TASK ITEM | Without including any pictures, please copy every entry below exactly.

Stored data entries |
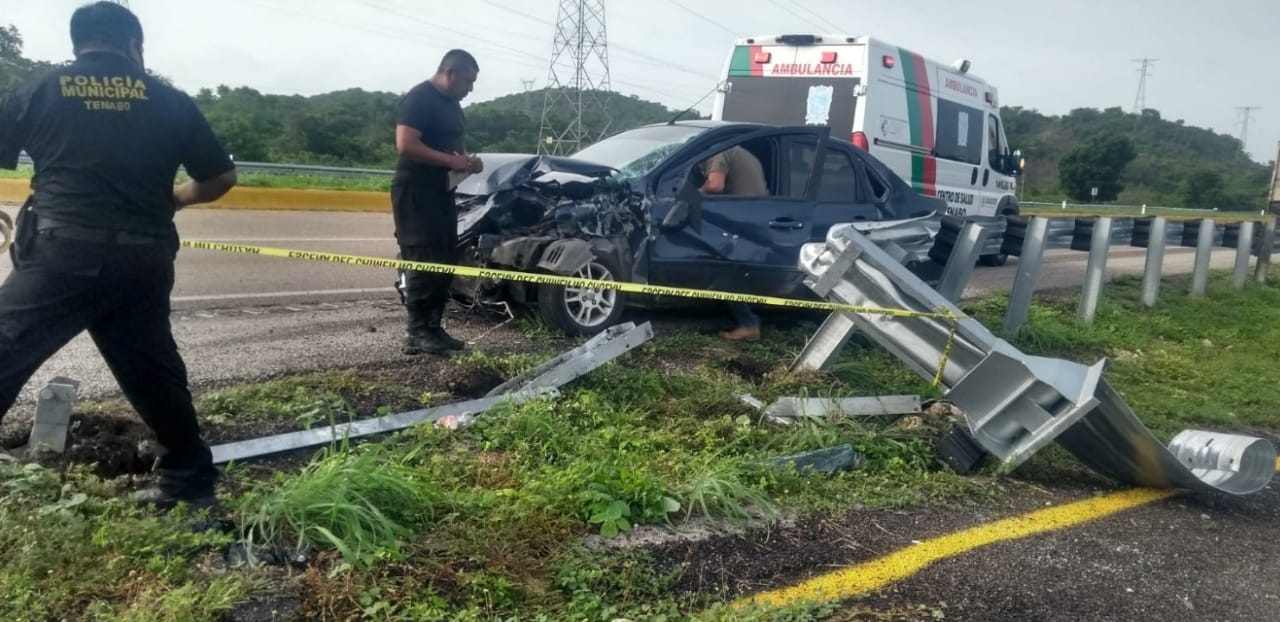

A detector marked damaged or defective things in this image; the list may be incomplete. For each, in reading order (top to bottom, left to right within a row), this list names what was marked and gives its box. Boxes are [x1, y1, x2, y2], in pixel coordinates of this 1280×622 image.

damaged dark blue sedan [409, 119, 952, 337]
broken metal post [936, 221, 993, 303]
broken metal post [998, 216, 1049, 337]
broken metal post [1080, 217, 1111, 325]
broken metal post [1141, 217, 1172, 307]
broken metal post [1182, 218, 1213, 296]
broken metal post [1228, 220, 1249, 287]
broken metal post [1254, 217, 1274, 285]
bent guardrail section [793, 221, 1274, 499]
broken metal post [30, 376, 81, 455]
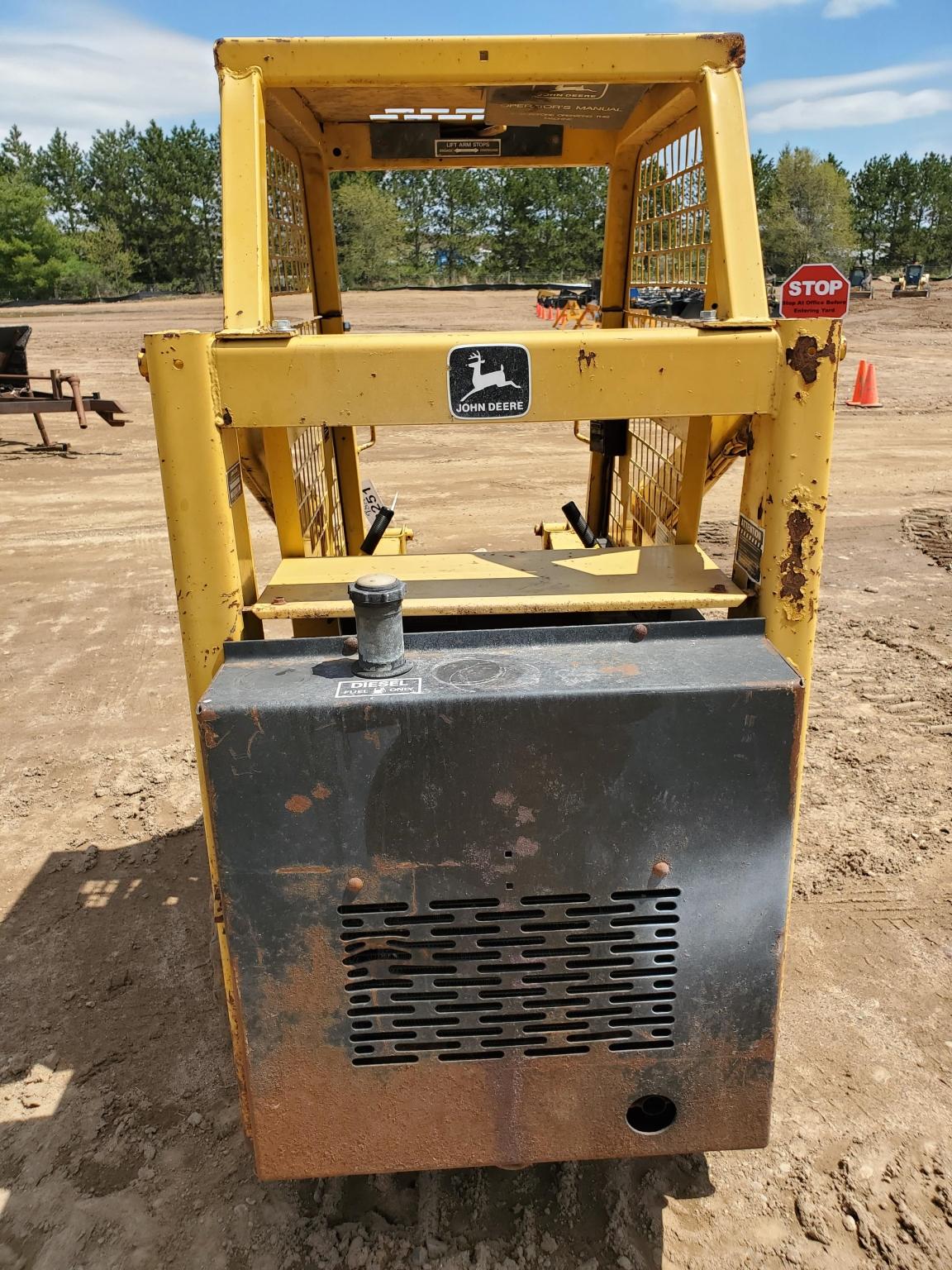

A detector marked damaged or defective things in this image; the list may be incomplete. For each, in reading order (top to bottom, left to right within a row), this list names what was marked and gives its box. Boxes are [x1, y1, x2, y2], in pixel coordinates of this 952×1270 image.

rust [783, 331, 836, 384]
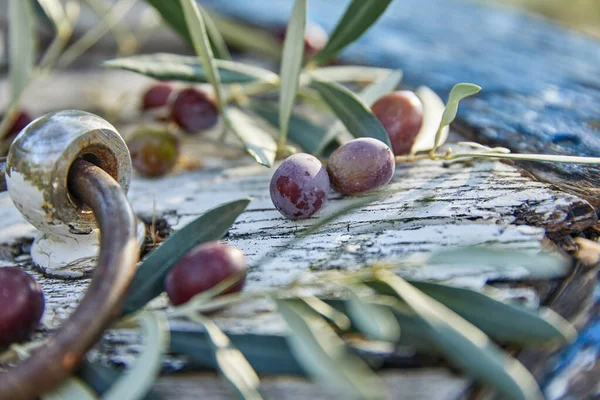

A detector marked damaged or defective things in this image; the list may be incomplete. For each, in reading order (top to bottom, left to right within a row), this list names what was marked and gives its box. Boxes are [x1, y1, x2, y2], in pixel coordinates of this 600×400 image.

rusty metal ring [0, 159, 139, 400]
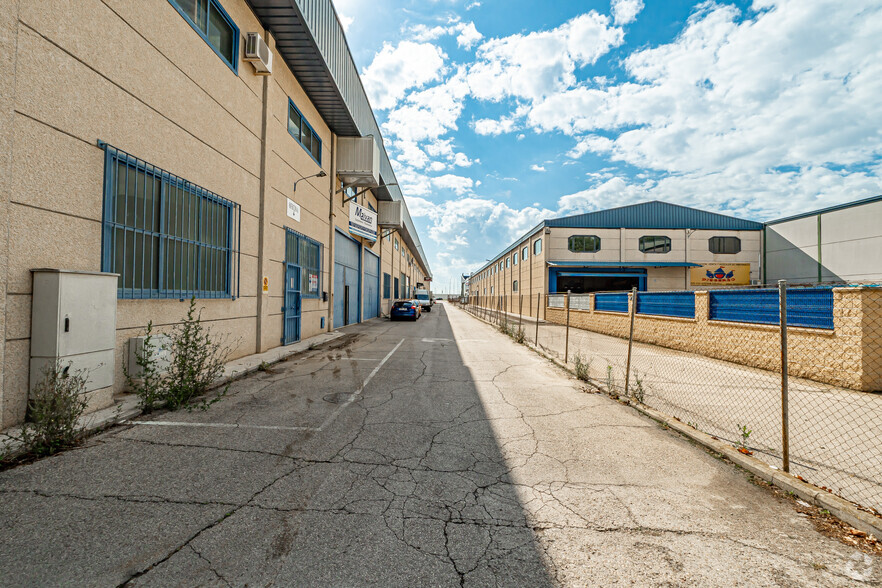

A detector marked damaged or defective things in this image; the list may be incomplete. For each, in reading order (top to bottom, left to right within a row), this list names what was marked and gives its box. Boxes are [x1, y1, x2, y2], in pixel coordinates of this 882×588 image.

cracked asphalt [1, 300, 880, 584]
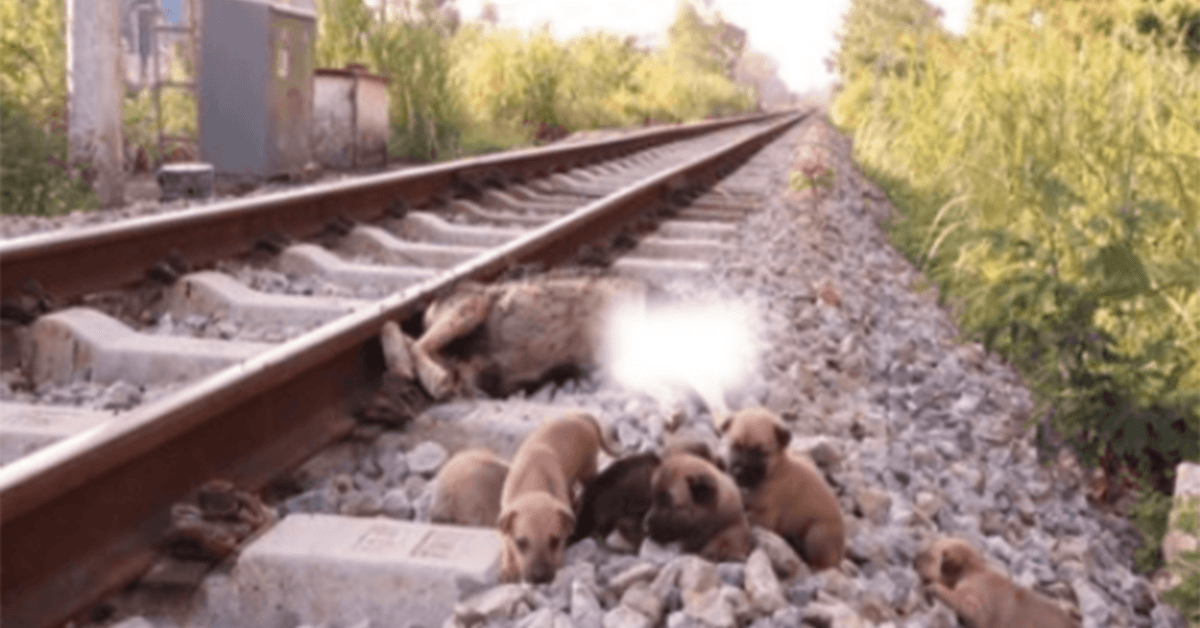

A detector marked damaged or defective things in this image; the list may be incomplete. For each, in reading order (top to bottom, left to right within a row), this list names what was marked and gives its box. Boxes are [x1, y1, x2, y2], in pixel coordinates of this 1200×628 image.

rusty rail [0, 110, 808, 624]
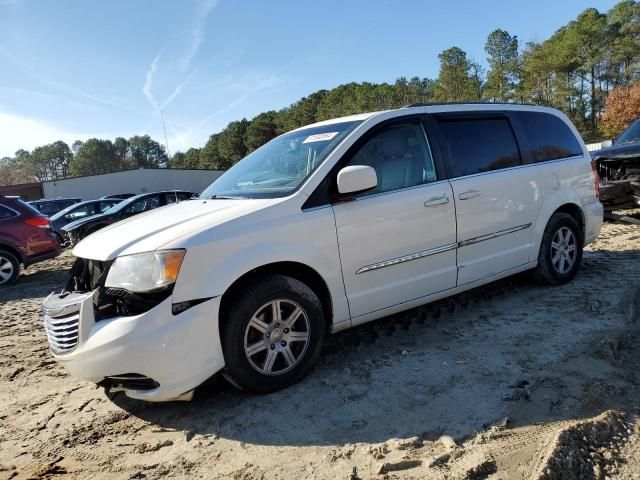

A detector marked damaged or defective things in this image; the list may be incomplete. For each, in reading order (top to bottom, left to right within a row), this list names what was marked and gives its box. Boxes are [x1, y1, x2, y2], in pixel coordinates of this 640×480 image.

exposed front bumper structure [43, 288, 224, 402]
damaged front bumper [43, 288, 225, 402]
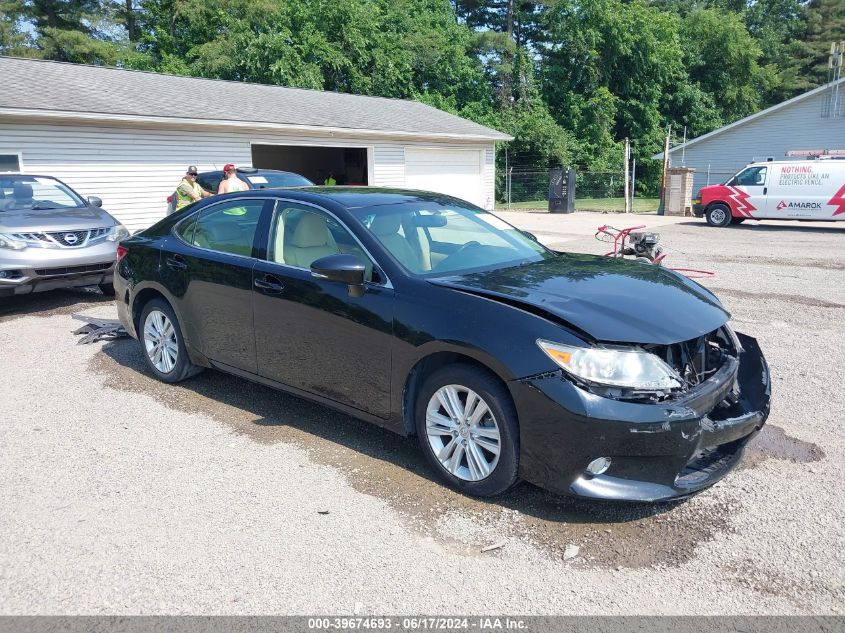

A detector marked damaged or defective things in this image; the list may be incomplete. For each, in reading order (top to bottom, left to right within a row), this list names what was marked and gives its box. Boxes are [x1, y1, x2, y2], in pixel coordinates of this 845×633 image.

cracked headlight [108, 223, 131, 241]
cracked headlight [536, 338, 684, 392]
front-end collision damage [508, 328, 772, 502]
detached bumper [508, 334, 772, 502]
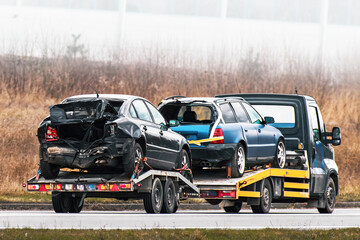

REPLY TO THE EXERCISE |
A detector marked damaged or defective things in this image; the list may be incomplete. For each, in reading order (top to bottom, left to right within a row), this list names what was marked and gives its box. Boxes are [x1, y1, x2, y2], in pixel coordinates of this 1280×622 image.

damaged dark blue sedan [409, 119, 952, 337]
broken metal post [936, 221, 993, 303]
broken metal post [998, 216, 1049, 337]
broken metal post [1080, 217, 1111, 325]
broken metal post [1141, 217, 1172, 307]
broken metal post [1182, 218, 1213, 296]
broken metal post [1228, 220, 1249, 287]
broken metal post [1254, 217, 1274, 285]
bent guardrail section [793, 221, 1274, 499]
broken metal post [30, 376, 81, 455]

A detector marked damaged or defective things in this image; the list may be incomplete. For each, in reading order (top to bottom, left to right within a row), this list names what was marked and gives its box. Boxes are [x1, y1, x2, y2], in pixel coordinates of this 952×1270 image.

rust [783, 331, 836, 384]

A detector marked damaged or defective things in this image; the list may be incomplete. For each, in reading order (top to bottom, left to right within a row), this list names what was marked and gives its box. Boxes are [x1, y1, x2, y2], in pixel coordinates of this 600×400 image.

rusty metal ring [0, 159, 139, 400]

A detector marked damaged or defective things in this image; the list may be incomplete. For each, in reading order (top to bottom, left to right within a row), this list names what was marked and gives its box. Boxes are [x1, y1, x2, y2], in pixel coordinates of this 882×588 image.

cracked asphalt [1, 300, 880, 584]

A detector marked damaged or defective things in this image; the list may be incomplete. For each, in reading order (top to bottom, left to right within a row), this list names what was marked and gives its box. Boxes are [x1, y1, x2, y2], in pixel coordinates of this 1200×628 image.

rusty rail [0, 110, 808, 624]

A detector marked damaged or defective things in this image; the list may be incomplete. For each, in reading order (top to bottom, left to right within a row), this list names what was marked and gives its box. Boxes are [x1, y1, x2, y2], in pixel coordinates of this 640×480 image.

exposed front bumper structure [43, 288, 224, 402]
damaged front bumper [43, 288, 225, 402]

A detector marked damaged or defective things in this image; the list may be incomplete. For each, in reading order (top to bottom, left to right within a row), this list names what was marked and gives its box. Boxes are [x1, y1, x2, y2], in pixel coordinates of this 845×633 image.

cracked headlight [108, 223, 131, 241]
cracked headlight [536, 338, 684, 392]
front-end collision damage [508, 328, 772, 502]
detached bumper [508, 334, 772, 502]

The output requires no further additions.